Dziś przychodzimy do Was z recenzją zapachu, który doczekał się wielu negatywnych opinii i komentarzy, które jednak w naszym odczuciu są mocno krzywdzące dla tej kompozycji. Dlatego też postanowiliśmy dołączyć do tej burzliwej dyskusji na temat perfum JOY od marki Dior.
Domy mody takie jak Chanel czy Dior, rzadko lansują zupełnie nowe kompozycje zapachowe – zazwyczaj skupiają się na flankerach swoich kultowych i sprawdzonych bestsellerów, które już dawno zyskały miano klasyków. Dlatego też każda premiera całkowicie nowego zapachu, to prawdziwe wydarzenie w perfumeryjnym świecie – w przypadku Chanel takim wydarzeniem była premiera zapachu Gabrielle, natomiast w przypadku Diora – premiera omawianych dzisiaj perfum JOY.
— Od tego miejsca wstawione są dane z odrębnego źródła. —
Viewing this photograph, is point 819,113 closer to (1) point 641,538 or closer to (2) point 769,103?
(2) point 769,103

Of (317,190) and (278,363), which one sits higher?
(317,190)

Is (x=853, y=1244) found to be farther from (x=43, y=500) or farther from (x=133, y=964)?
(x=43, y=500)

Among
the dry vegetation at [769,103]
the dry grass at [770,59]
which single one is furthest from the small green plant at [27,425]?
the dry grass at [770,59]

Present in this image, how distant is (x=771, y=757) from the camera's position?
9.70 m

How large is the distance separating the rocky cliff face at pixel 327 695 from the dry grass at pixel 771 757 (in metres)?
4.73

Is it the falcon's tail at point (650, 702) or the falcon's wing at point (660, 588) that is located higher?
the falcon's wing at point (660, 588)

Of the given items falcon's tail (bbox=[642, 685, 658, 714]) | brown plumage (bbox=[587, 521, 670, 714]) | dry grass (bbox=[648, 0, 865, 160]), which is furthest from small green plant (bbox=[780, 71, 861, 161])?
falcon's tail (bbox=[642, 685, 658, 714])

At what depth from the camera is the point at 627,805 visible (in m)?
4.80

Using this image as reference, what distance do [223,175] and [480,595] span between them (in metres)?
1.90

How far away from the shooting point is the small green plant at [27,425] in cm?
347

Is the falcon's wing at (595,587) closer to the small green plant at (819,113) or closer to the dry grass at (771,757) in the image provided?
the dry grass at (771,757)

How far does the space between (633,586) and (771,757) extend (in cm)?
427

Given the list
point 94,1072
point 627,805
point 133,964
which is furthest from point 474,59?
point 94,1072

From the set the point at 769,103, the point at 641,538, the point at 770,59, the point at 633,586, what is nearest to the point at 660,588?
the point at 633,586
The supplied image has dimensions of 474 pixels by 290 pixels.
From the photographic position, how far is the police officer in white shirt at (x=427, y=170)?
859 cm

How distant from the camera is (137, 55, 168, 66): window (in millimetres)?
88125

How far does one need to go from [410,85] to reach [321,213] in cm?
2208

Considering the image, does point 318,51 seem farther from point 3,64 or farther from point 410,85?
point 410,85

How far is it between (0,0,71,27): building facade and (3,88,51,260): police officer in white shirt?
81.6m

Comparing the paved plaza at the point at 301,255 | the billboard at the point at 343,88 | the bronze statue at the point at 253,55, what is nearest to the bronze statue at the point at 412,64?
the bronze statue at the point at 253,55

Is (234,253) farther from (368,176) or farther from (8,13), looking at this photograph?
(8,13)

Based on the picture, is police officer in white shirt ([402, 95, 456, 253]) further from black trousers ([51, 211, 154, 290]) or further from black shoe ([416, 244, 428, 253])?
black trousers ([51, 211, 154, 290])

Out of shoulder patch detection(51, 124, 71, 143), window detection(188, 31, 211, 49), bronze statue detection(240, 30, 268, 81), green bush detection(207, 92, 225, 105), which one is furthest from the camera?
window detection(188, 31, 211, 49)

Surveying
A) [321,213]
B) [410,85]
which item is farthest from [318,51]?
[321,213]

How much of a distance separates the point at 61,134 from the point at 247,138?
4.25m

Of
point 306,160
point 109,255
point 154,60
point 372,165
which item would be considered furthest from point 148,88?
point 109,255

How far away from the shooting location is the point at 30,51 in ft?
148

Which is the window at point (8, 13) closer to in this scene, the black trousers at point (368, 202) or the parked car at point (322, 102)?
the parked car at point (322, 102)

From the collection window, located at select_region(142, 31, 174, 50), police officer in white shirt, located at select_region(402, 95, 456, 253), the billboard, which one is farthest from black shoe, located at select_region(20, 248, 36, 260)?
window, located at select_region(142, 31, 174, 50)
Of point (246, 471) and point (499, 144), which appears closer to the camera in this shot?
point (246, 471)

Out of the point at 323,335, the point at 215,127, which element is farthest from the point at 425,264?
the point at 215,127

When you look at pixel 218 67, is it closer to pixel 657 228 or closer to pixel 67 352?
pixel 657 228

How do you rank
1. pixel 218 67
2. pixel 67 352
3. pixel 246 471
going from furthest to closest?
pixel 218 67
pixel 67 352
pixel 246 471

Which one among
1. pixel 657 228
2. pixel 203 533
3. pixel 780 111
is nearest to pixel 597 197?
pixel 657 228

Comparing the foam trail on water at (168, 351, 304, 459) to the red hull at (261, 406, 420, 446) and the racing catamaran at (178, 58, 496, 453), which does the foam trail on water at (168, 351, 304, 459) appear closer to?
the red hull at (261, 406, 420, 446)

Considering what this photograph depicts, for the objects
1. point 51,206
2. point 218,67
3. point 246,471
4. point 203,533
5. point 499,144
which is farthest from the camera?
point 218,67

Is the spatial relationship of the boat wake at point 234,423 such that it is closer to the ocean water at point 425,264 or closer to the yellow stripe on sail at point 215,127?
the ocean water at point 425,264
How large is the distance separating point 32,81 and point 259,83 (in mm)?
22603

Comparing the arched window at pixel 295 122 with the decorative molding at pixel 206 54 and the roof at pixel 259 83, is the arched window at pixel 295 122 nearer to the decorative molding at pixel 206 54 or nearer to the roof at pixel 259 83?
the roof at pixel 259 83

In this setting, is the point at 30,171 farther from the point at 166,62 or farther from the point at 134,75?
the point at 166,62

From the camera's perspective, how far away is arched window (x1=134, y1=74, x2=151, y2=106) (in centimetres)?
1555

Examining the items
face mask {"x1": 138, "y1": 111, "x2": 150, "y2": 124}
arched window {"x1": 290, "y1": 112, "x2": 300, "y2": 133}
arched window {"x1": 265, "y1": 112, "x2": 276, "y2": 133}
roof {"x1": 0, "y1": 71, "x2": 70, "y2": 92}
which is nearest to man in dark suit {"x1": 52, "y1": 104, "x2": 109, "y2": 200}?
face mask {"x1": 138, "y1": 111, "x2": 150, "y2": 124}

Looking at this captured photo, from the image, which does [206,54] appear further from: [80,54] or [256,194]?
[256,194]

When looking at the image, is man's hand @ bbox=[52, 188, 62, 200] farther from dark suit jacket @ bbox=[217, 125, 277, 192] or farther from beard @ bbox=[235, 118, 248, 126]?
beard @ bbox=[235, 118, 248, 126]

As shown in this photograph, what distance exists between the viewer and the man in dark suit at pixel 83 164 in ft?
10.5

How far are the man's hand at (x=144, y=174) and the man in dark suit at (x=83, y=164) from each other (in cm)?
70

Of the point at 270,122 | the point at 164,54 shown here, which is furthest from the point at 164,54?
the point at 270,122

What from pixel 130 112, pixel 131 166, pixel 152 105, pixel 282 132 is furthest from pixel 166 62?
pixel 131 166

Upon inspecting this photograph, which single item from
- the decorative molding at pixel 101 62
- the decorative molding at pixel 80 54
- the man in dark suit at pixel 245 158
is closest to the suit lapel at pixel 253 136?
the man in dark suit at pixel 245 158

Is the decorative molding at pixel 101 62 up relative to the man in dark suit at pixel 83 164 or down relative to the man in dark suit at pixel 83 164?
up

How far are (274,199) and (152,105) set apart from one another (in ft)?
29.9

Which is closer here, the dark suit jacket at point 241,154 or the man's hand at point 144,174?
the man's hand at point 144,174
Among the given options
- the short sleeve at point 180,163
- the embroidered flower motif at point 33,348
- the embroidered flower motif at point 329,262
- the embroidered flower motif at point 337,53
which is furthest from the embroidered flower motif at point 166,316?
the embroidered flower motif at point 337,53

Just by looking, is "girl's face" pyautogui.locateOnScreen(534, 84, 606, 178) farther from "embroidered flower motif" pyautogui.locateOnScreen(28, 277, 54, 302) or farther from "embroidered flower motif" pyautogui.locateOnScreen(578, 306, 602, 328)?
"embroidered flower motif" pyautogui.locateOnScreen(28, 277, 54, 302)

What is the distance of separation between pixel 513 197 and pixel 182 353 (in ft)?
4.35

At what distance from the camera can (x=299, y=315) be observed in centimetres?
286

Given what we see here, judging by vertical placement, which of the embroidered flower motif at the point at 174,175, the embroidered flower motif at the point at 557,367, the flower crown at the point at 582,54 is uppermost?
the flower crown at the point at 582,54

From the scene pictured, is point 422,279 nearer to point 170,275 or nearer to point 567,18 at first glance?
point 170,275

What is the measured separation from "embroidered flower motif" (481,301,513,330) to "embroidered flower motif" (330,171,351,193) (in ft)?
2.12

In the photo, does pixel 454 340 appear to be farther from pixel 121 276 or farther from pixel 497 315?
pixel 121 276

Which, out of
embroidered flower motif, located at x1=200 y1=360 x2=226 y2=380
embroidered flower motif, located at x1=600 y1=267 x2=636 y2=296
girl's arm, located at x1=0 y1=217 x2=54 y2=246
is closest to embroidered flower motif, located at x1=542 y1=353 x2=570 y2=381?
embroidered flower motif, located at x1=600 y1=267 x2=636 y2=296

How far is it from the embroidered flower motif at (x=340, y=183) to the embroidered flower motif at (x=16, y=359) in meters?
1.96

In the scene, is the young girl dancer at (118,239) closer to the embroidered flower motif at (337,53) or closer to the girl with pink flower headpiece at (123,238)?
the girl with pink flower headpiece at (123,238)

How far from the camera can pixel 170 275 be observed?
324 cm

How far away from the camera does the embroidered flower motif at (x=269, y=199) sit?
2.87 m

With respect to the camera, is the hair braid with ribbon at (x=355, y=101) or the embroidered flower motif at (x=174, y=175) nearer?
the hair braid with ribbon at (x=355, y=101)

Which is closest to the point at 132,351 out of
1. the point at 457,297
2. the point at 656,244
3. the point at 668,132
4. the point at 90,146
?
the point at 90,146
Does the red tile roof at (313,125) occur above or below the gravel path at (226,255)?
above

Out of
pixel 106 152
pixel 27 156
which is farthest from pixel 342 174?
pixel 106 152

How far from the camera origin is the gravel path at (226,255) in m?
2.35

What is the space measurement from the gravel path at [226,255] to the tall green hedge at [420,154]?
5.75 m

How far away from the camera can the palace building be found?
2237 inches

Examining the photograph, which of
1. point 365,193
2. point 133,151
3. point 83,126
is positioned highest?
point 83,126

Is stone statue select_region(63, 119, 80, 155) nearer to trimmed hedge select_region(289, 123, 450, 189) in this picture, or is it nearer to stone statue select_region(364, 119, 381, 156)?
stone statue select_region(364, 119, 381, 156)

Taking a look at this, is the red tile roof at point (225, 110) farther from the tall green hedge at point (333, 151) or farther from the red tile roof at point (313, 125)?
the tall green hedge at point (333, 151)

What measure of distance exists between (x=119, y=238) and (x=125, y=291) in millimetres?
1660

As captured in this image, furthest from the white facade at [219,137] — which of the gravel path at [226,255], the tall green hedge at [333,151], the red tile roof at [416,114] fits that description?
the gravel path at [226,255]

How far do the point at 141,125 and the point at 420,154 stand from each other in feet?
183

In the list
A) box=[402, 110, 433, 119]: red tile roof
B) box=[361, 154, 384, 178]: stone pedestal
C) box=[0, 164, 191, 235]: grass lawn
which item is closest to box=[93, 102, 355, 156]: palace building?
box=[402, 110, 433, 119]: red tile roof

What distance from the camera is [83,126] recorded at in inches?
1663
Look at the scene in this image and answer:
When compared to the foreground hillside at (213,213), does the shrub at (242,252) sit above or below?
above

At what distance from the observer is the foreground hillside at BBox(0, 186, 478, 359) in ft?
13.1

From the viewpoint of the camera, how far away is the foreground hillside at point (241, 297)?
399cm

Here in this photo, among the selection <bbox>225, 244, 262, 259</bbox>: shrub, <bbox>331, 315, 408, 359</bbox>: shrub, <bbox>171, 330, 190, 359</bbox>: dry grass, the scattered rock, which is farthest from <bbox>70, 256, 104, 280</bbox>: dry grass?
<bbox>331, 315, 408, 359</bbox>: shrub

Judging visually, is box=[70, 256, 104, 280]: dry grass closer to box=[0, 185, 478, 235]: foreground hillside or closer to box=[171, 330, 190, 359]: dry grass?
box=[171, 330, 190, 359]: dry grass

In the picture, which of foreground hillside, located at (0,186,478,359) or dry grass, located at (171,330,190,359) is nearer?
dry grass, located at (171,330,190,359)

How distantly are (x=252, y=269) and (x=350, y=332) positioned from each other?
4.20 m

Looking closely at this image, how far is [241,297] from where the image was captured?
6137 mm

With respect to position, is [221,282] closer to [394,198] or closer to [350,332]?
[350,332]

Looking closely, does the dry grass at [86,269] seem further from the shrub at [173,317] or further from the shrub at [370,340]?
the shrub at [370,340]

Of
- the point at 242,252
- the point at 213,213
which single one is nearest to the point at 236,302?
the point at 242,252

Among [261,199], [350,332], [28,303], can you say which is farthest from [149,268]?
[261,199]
Marka Dior postanowiła stworzyć zapach, który uchwyciłby te wszystkie drobne przyjemności, które czynią nasze życie radosnym i pełnym pozytywnej energii. Teoretycznie był to lekki ukłon dla młodzieńczego zapału i beztroski, jednak tak naprawdę, jest to zapach dla wszystkich tych, którzy zmęczeni są przesłodzoną wizją pięknego świata, jaki lansuje np. La Vie Est Belle od Lancome.